Il capo non è un presidente. Un presidente, a qualunque cosa presieda, è per definizione non un uomo in piedi, ma un signore seduto, che accorda le opinioni dei presieduti e ne determina una preponderanza. Può essere abile, influente, ma non comanda, non è un capo. Volendo sapere chi è il vero reggente di un’impresa, domandatevi a chi verrebbe imputata la responsabilità in caso di insuccesso.
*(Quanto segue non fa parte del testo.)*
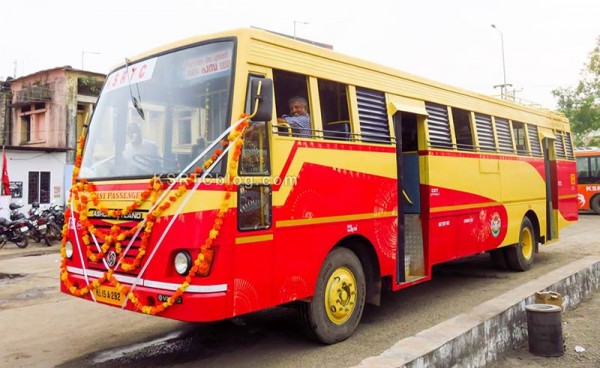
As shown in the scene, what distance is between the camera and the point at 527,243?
9.16 meters

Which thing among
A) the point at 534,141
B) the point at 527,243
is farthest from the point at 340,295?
the point at 534,141

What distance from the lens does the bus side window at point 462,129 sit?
709 cm

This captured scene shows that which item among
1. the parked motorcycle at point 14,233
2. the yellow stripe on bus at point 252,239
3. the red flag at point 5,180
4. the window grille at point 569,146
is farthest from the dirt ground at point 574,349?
the red flag at point 5,180

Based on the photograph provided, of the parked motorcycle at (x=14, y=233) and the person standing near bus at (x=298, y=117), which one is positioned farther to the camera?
the parked motorcycle at (x=14, y=233)

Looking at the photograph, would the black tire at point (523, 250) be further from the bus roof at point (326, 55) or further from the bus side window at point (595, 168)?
the bus side window at point (595, 168)

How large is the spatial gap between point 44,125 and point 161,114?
22.3 metres

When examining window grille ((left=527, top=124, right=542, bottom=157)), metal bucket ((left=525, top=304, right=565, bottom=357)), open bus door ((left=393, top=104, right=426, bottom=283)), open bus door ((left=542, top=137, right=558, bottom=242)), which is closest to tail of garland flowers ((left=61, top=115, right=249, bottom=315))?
open bus door ((left=393, top=104, right=426, bottom=283))

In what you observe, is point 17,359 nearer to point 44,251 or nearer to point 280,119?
point 280,119

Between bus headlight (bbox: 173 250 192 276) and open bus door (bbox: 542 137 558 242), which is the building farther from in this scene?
bus headlight (bbox: 173 250 192 276)

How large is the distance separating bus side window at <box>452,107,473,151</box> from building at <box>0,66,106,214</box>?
1424 cm

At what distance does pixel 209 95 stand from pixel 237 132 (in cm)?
48

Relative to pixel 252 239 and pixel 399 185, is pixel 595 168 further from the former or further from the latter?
pixel 252 239

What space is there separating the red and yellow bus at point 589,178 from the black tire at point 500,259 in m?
17.2

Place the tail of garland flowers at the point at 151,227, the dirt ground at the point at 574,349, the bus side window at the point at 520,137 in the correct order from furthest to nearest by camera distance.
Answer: the bus side window at the point at 520,137 < the dirt ground at the point at 574,349 < the tail of garland flowers at the point at 151,227
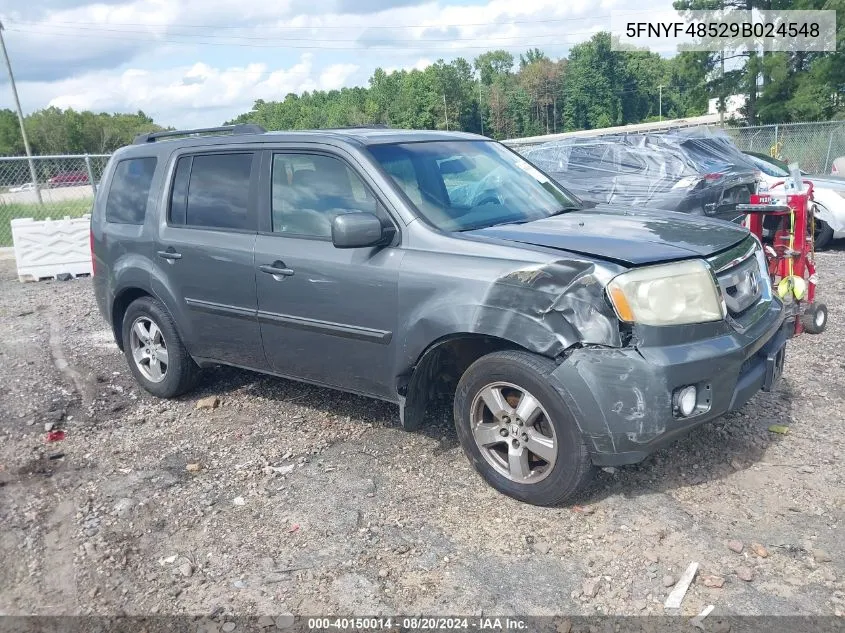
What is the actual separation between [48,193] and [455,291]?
1509 cm

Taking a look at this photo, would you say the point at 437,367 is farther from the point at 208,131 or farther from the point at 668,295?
the point at 208,131

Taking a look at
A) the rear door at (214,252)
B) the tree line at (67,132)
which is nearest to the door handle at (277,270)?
the rear door at (214,252)

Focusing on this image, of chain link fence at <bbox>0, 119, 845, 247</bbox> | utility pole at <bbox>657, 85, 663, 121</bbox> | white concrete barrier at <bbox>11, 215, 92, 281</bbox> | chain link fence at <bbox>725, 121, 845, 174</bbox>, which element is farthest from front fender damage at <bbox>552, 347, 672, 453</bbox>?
utility pole at <bbox>657, 85, 663, 121</bbox>

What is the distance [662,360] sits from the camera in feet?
10.7

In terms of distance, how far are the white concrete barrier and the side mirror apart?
9635mm

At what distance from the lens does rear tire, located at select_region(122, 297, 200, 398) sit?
17.5ft

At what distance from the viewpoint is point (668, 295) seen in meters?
3.37

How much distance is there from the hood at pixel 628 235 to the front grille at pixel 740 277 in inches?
2.4

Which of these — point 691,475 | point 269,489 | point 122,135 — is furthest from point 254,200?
point 122,135

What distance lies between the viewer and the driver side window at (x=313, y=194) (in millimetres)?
4233

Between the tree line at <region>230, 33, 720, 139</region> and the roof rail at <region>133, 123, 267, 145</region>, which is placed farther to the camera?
the tree line at <region>230, 33, 720, 139</region>

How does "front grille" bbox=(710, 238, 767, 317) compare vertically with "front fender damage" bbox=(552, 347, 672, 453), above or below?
above

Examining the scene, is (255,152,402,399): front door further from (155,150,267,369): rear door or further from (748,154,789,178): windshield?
(748,154,789,178): windshield

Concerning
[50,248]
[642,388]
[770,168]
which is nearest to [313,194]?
[642,388]
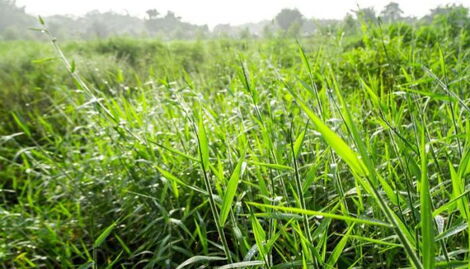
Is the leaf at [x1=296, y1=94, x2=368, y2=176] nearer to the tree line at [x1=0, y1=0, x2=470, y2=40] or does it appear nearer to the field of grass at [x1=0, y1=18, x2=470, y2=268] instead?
the field of grass at [x1=0, y1=18, x2=470, y2=268]

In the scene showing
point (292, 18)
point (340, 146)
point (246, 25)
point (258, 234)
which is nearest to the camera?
point (340, 146)

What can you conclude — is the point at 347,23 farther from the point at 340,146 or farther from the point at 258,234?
the point at 340,146

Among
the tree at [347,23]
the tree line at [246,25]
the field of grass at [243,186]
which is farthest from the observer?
the tree at [347,23]

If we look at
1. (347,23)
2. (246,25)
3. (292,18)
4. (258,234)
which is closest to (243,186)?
(258,234)

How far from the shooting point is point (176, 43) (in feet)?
31.0

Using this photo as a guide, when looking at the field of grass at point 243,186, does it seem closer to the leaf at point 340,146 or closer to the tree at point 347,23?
the leaf at point 340,146

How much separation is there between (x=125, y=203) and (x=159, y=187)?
0.15m

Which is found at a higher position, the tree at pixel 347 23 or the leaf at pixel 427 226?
the tree at pixel 347 23

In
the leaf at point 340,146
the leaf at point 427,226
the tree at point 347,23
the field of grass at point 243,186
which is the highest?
the tree at point 347,23

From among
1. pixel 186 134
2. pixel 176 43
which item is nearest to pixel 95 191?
pixel 186 134

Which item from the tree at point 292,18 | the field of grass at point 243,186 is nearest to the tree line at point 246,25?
the tree at point 292,18

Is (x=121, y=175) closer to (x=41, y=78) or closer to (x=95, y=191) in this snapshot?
(x=95, y=191)

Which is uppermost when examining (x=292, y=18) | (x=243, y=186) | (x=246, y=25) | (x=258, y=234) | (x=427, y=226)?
(x=292, y=18)

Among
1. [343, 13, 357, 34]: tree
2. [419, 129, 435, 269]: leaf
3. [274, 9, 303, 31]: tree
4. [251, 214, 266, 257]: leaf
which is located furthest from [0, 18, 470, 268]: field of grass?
[343, 13, 357, 34]: tree
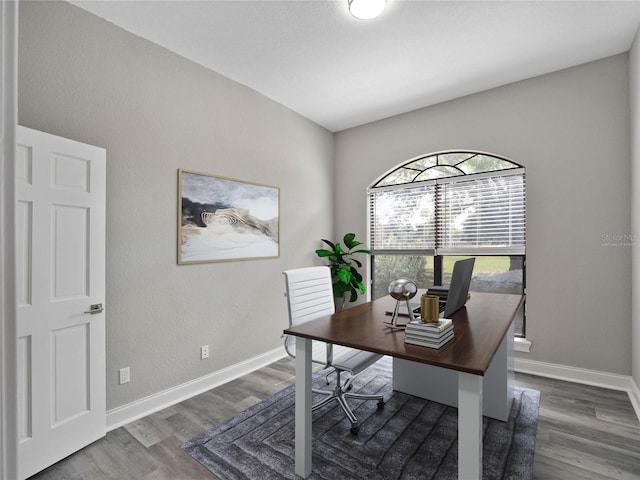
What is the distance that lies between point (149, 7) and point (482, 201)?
341cm

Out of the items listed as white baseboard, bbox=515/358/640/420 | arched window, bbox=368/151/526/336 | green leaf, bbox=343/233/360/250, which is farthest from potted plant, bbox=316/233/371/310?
white baseboard, bbox=515/358/640/420

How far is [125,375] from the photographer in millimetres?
2279

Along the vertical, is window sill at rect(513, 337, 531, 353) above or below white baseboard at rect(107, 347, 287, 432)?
above

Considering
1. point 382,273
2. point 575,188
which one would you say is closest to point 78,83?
point 382,273

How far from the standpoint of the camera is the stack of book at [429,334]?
1.40 metres

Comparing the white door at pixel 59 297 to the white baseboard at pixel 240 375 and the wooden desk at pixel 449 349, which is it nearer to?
the white baseboard at pixel 240 375

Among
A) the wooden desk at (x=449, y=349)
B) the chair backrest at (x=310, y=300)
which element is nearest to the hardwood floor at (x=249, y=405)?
the wooden desk at (x=449, y=349)

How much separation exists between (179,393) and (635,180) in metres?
4.08

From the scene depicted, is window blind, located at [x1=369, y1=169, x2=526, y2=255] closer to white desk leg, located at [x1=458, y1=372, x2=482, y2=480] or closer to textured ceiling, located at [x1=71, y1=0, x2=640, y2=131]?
textured ceiling, located at [x1=71, y1=0, x2=640, y2=131]

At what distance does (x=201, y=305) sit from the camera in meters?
2.80

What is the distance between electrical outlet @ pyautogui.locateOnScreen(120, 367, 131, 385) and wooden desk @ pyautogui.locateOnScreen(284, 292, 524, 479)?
1.41 m

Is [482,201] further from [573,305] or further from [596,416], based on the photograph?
[596,416]

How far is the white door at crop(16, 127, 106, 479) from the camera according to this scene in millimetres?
1729

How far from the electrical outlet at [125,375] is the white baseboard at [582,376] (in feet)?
11.4
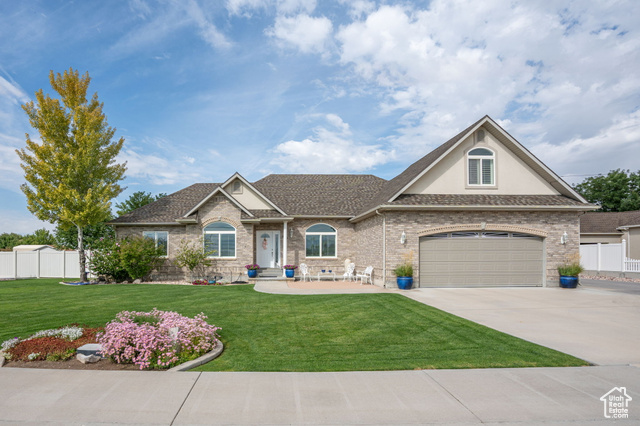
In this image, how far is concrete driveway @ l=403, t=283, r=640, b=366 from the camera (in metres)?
7.15

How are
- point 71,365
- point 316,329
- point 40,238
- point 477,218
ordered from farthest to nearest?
point 40,238, point 477,218, point 316,329, point 71,365

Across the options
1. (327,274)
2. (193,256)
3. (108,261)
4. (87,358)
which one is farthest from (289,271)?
(87,358)

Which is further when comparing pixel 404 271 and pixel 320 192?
pixel 320 192

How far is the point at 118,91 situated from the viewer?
16.8 m

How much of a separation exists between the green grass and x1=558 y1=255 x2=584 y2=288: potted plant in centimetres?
864

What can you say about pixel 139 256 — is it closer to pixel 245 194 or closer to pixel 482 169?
pixel 245 194

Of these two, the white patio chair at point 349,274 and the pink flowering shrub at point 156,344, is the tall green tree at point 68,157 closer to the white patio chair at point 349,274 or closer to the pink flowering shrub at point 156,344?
the white patio chair at point 349,274

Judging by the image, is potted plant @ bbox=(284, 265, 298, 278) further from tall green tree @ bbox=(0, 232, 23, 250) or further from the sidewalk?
tall green tree @ bbox=(0, 232, 23, 250)

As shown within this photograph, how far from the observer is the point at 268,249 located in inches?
866

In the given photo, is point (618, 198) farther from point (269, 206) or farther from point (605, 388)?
point (605, 388)

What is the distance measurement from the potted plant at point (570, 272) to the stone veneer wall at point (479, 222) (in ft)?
0.81

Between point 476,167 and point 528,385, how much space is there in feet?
44.4

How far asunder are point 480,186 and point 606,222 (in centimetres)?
2225

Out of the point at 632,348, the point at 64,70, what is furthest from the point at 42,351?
the point at 64,70
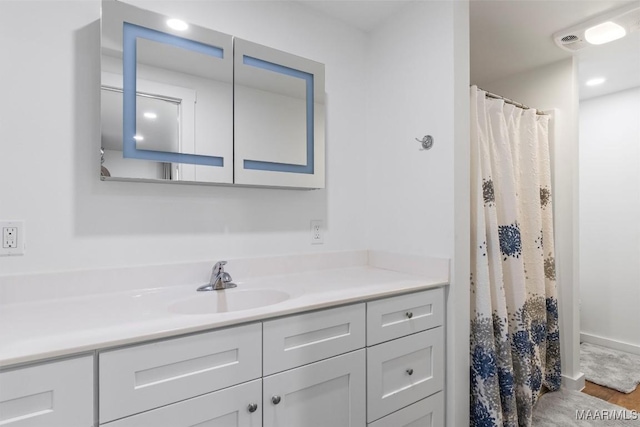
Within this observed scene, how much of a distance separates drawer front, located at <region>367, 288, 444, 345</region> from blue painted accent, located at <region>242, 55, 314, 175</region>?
757 millimetres

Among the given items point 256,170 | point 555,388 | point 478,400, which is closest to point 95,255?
point 256,170

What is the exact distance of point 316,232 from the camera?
1854 millimetres

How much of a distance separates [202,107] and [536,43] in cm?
214

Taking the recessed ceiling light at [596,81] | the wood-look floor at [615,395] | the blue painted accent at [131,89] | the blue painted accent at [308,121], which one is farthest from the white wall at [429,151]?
the recessed ceiling light at [596,81]

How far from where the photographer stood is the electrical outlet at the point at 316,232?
184cm

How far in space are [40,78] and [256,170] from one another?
0.84 meters

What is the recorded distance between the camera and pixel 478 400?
1621mm

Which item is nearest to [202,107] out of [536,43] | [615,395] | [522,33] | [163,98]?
[163,98]

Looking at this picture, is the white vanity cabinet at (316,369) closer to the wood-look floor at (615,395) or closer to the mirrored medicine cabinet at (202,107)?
the mirrored medicine cabinet at (202,107)

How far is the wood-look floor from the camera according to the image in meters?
2.11

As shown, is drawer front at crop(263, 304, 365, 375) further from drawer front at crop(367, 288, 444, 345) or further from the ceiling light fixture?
the ceiling light fixture

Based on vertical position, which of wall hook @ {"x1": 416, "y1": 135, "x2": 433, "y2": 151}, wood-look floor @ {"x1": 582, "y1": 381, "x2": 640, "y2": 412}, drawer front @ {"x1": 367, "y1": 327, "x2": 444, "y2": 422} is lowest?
wood-look floor @ {"x1": 582, "y1": 381, "x2": 640, "y2": 412}

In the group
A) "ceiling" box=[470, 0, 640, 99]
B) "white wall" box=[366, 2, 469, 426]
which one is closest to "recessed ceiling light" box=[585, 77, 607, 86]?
"ceiling" box=[470, 0, 640, 99]

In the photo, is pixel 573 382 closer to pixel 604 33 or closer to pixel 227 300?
pixel 604 33
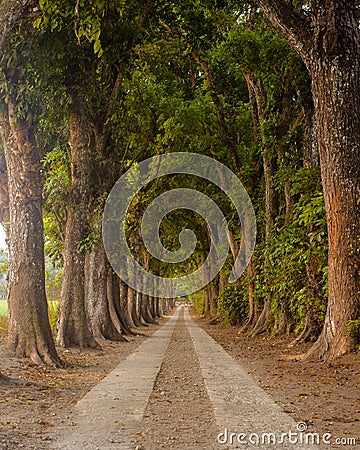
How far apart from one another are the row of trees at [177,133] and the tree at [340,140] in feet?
0.09

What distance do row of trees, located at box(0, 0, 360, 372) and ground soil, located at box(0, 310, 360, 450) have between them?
880 mm

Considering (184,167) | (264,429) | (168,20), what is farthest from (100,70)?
(184,167)

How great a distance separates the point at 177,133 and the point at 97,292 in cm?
691

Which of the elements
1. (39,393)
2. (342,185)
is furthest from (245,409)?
(342,185)

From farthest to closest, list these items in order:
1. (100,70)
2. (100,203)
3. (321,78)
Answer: (100,203)
(100,70)
(321,78)

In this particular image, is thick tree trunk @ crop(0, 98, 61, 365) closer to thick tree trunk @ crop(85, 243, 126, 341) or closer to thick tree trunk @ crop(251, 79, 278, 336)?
thick tree trunk @ crop(85, 243, 126, 341)

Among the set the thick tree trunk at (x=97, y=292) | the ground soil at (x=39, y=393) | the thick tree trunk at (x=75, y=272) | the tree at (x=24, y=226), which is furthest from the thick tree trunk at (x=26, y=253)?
the thick tree trunk at (x=97, y=292)

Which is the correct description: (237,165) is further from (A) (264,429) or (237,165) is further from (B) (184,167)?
(A) (264,429)

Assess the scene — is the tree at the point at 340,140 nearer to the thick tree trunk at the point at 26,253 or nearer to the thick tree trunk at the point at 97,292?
the thick tree trunk at the point at 26,253

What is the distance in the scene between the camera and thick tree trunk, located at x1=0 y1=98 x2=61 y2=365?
11.5m

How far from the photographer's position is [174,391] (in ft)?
29.6

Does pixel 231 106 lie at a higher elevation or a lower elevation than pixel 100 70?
higher

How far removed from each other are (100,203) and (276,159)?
292 inches

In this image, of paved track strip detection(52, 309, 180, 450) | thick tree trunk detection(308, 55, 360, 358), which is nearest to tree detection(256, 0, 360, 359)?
thick tree trunk detection(308, 55, 360, 358)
Essere capo consiste soprattutto nel saper far lavorare gli uomini insieme, nel riconoscere e utilizzare nel miglior modo le capacità di ciascuno, nell’indicare all’uno e all’altro il posto più adatto, nell’infondere a tutti un senso di solidarietà e di uguaglianza di fronte al compito di cui sono responsabili, nell’assegnare i ruoli differenti di un medesimo gruppo. Ci sono capi dagli occhi dolci e dai modi dimessi, ma dal volto appariscente; ce ne sono addirittura di brutti e deboli, come san Paolo. Il re non viene designato da segni esterni, ma da una particolare missione. Egli è prima di tutto colui che si carica del peso degli altri. Per essere capi è necessario quell’amore del prossimo e quella preparazione che permette di conoscere l’uomo e di scrutare le sue intime pieghe dell’anima. Bisogna appartenere a quell’aristocrazia spirituale che ha per divisa il “servire”, ma il servizio disinteressato, perseverante, coraggioso, che richiede convinzione, entusiasmo e carattere.
Certo, queste caratteristiche sono riscontrabili, tutte in sommo grado nella figura di Gesù Cristo. L’autorità è colui che fa incrementare la vita negli altri. Il solo rivolgersi al Crocifisso, risorto e asceso al cielo, a Colui che scaccia la sorgente del male operante nel cosmo con la sola parola, è lo splendore e la vittoria della vita contro la morte. Anzitutto questo serve a noi uomini e donne. Guai avere fame di eternità! Durante le esequie funebri, innanzi ad una cassa di legno e al vuoto che lascia l’assenza di una persona cara, il solo sguardo al Crocifisso muove le sorgenti invincibili della vita. E’ il nostro Re che dal luogo della vittoria ci chiama alla fede nelle vita eterna. «Io sono via, verità e vita»:Gesù è Re in funzione della grande verità definitiva che porta nel mondo e che fonda il suo Regno, che non sarà mai distrutto. Gesù è Re perché persona-verità, la quale sempre vince sull’errore. Ci possiamo sempre rivolgere a Lui per trovare la volontà del Padre e risolvere sempre la nostra vita nella verità. Servire a Lui è regnare,sempre.
Il servizio di Maria Regina è voluto dallo stesso suo Re. Non c’è tenebra che regga all’arma del Santo Rosario. L’amore che accoglie e non giudica, amore di madre, è ciò che Gesù stesso ha pensato per noi umani, per accostarci al trono del Grande Sovrano. Servire il Signore Gesù è essere sacerdote, cioè compiere nella vita opere a Dio gradite, che fanno delle nostre giornate pagine di storia cristiana; è essere profeti, potendo parlare del Paradiso che ci attende con una misteriosa presenza spirituale santa che, porta comprensione ed aderenza ad ogni parola del Salvatore; soprattutto è sperimentare la regalità di Cristo in noi, con quella invincibile verità del cuore che porta sempre la nostra vita sui sentieri del Cielo.